Exercise details:
Retype the data below verbatim; pictures do not belong in the copy.

(Provided material begins)

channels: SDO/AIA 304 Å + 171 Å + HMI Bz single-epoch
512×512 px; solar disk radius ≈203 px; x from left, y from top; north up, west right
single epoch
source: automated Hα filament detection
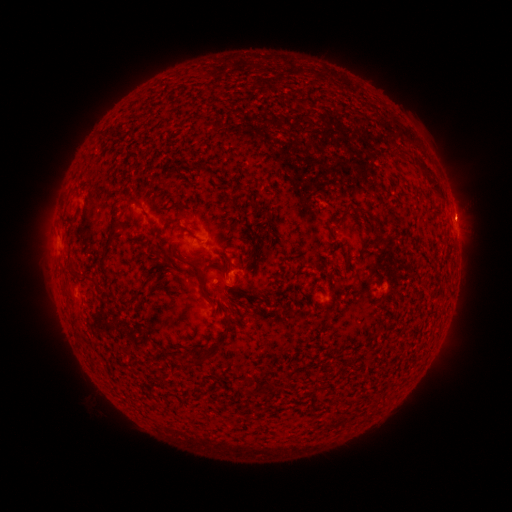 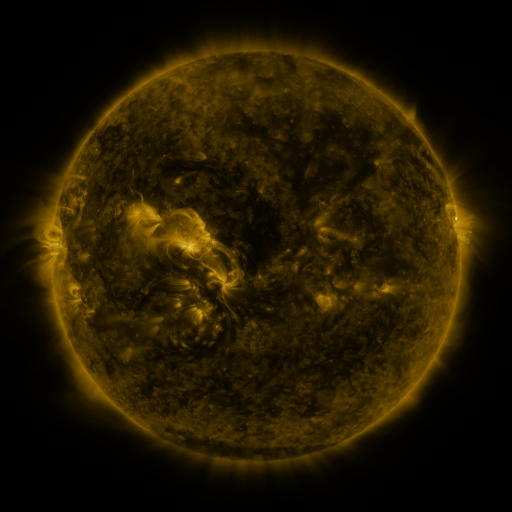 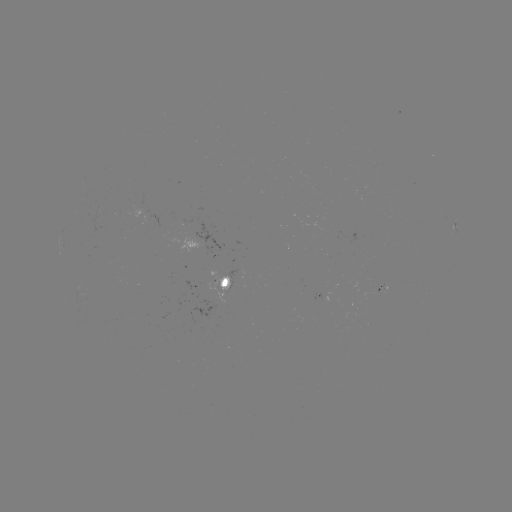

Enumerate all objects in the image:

(Provided material ends)

Your solution:
channels: SDO/AIA 304 Å + 171 Å + HMI Bz single-epoch
512×512 px; solar disk radius ≈203 px; x from left, y from top; north up, west right
single epoch
source: automated Hα filament detection

Enumerate all objects in the image:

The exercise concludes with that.